Well, the President is back at it again with the new budget plan. It’s designed by Mick Mulvaney, the current Director of the Office of Management and Budget. How did Mulvaney design this budget? From Mulvaney himself:
"We wrote the budget by going through the president’s speeches…. We took those words, those policies, and turned them into numbers."
This is a feat that John Oliver acknowledged as a feat of sheer will and creativity. For, you see, the actual words that fell out of Donald Trump’s actual mouth on the campaign trail were hard to follow, to say the least. In Oliver’s words:
"…[T]ranslating the noises that come out of Trump’s face into hard policy prescriptions is almost impossible."
Now, some may argue that Trump is effectively running the United States as if it were a business.
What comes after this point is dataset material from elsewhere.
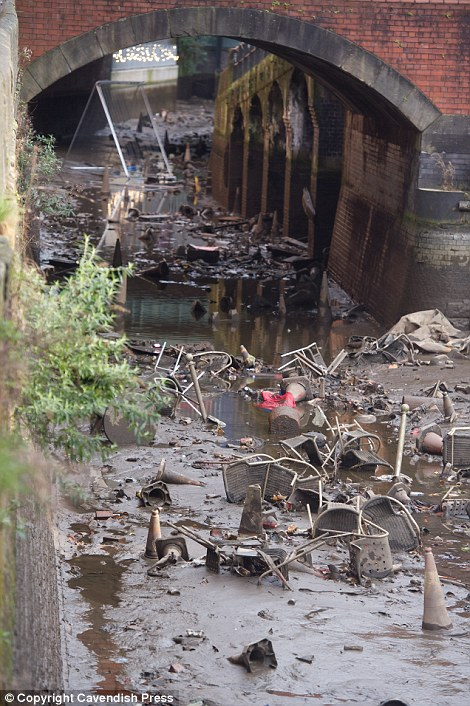 Manchester canal drained to reveal piles of rubbish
Yet, it currently seems as if his administration’s plan has leapt out of an absurdist nightmare.
At the very least, it appears in part to be based on a level of pettiness previously shown only by middle school children who are just getting a handle on this whole “interpersonal relationships” thing.
The budget includes a proposed 1.4 billion increase to National Nuclear Security Administration, along with a 1.7 billion cut to the Department of Energy.
It also calls for 31% cuts to the Environmental Protection Agency, though the EPA currently accounts for 0.2% of federal spending. The National Endowment for the Arts and the Corporation for Public Broadcasting are also at significant risk, though the CPB makes up about 0.02% of federal spending.
Non-defense discretionary spending is at historic lows already. Why cut it even further and risk such major upsets? When Mick Mulvaney claims that single mothers will gladly pay for increased military spending while after school programs wither, Oliver wonders – will they?
These cuts will disproportionately affect those who voted for Trump. They may soon find themselves in a difficult place, thanks to a president that they voted into office.
And now, to accompany all this depressing news…a dancing Zebra.
Neither we nor John Oliver want to pretend as if vulnerable people deserve to lose important programming. Yet, the specter of this budget raises an interesting question. When, exactly, will people begin to catch on to Trump’s outright lies? Oliver predicts that it may be painfully soon.